§ Stored items:
────────────────────
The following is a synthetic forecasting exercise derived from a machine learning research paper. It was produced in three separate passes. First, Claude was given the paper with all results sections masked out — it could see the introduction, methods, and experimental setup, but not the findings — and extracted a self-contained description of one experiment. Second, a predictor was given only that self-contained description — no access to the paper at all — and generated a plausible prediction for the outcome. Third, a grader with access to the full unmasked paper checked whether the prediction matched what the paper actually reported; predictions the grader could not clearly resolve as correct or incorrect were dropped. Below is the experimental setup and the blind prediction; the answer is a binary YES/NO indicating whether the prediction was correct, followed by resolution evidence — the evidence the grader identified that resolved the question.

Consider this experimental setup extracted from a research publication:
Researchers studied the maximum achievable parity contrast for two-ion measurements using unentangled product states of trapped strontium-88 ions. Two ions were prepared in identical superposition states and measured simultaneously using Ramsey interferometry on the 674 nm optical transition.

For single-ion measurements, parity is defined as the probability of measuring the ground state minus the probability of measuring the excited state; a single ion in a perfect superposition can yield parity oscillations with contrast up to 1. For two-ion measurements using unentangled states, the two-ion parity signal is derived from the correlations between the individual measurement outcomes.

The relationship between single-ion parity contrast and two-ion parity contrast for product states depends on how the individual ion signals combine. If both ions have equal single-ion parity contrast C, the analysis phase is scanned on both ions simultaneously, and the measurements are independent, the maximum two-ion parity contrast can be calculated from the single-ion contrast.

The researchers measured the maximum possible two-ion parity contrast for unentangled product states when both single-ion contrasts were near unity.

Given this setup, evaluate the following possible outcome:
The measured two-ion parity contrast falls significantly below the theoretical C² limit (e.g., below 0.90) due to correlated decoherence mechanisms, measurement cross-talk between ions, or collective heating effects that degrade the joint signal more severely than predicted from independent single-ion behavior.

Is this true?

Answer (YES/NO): NO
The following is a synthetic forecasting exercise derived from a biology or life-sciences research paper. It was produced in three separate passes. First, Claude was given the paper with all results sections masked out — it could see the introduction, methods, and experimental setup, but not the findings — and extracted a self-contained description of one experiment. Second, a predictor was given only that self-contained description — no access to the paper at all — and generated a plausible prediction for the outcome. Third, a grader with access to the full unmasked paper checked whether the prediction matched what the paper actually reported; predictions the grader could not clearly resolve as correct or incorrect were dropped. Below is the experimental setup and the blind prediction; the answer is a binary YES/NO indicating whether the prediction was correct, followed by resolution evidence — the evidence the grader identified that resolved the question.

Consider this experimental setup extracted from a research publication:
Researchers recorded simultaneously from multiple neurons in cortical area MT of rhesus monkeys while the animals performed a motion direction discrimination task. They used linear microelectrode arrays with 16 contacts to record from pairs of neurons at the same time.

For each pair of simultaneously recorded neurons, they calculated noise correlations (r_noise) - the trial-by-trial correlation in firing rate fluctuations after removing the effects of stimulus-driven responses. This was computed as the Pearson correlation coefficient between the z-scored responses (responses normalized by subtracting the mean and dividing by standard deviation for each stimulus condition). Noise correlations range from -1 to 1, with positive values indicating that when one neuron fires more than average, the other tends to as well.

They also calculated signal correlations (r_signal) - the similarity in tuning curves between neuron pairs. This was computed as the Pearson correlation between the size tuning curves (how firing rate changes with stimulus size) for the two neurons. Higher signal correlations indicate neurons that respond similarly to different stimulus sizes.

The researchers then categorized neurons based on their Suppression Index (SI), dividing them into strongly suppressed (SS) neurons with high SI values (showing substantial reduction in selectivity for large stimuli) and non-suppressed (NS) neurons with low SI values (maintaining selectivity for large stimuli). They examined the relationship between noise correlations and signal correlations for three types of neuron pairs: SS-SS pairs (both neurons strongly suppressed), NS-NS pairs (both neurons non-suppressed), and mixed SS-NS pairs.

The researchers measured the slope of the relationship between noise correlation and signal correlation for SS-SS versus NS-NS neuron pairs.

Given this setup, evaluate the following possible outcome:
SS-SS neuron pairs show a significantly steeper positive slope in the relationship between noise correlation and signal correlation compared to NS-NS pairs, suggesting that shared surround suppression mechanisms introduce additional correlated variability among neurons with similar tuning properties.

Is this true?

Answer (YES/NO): NO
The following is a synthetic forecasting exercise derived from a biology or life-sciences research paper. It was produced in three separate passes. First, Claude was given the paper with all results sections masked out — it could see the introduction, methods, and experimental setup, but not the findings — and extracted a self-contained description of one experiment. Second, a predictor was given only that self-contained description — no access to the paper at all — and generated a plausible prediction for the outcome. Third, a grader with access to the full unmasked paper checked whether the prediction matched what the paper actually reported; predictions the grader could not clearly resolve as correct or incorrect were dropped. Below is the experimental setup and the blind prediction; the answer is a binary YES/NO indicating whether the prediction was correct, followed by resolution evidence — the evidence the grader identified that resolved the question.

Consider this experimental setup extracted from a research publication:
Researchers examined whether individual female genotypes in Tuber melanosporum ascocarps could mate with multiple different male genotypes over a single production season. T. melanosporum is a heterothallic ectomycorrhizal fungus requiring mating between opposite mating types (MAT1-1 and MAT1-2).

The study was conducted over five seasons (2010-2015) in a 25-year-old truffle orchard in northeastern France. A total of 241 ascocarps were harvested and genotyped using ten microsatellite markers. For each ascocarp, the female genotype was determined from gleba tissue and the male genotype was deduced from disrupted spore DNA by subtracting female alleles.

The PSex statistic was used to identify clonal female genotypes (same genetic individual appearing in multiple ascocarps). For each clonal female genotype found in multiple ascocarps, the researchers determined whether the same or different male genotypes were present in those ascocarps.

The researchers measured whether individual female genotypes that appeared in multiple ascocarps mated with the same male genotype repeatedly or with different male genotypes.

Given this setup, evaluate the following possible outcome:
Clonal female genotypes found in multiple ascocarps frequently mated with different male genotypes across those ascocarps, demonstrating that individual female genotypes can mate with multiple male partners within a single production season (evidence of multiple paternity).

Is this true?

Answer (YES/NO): YES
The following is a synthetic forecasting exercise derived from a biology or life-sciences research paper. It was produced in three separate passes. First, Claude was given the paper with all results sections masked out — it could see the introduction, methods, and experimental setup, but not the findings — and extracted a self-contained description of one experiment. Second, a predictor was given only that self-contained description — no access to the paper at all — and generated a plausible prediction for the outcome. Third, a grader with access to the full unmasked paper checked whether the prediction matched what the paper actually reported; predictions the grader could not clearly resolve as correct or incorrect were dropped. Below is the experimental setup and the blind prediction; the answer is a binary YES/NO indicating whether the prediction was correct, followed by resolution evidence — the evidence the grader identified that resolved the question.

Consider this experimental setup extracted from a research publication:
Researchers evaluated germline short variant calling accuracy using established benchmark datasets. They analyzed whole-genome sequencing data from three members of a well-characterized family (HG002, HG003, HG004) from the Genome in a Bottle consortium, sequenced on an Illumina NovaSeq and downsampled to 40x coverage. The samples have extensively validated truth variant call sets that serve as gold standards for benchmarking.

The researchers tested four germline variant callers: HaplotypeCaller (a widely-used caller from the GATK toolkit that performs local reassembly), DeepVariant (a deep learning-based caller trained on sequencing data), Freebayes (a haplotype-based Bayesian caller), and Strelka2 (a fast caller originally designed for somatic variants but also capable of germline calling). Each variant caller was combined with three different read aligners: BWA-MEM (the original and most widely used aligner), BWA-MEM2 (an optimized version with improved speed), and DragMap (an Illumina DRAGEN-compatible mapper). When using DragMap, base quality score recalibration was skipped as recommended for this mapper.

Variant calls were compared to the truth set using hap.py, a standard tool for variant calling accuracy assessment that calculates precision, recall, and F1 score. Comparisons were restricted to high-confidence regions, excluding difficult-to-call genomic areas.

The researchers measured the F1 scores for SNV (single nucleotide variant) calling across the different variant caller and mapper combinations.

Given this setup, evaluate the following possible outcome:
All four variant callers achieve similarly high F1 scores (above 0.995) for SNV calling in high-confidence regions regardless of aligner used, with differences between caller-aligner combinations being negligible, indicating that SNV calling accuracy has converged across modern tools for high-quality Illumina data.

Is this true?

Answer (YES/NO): NO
────────────────────
§ WHAT TO WORK ON: Word for word, please print every line from the beginning of the records to the line bearing "Researchers studied the", counting both ends and stopping there.

§ REPLY:
The following is a synthetic forecasting exercise derived from a machine learning research paper. It was produced in three separate passes. First, Claude was given the paper with all results sections masked out — it could see the introduction, methods, and experimental setup, but not the findings — and extracted a self-contained description of one experiment. Second, a predictor was given only that self-contained description — no access to the paper at all — and generated a plausible prediction for the outcome. Third, a grader with access to the full unmasked paper checked whether the prediction matched what the paper actually reported; predictions the grader could not clearly resolve as correct or incorrect were dropped. Below is the experimental setup and the blind prediction; the answer is a binary YES/NO indicating whether the prediction was correct, followed by resolution evidence — the evidence the grader identified that resolved the question.

Consider this experimental setup extracted from a research publication:
Researchers studied the maximum achievable parity contrast for two-ion measurements using unentangled product states of trapped strontium-88 ions. Two ions were prepared in identical superposition states and measured simultaneously using Ramsey interferometry on the 674 nm optical transition.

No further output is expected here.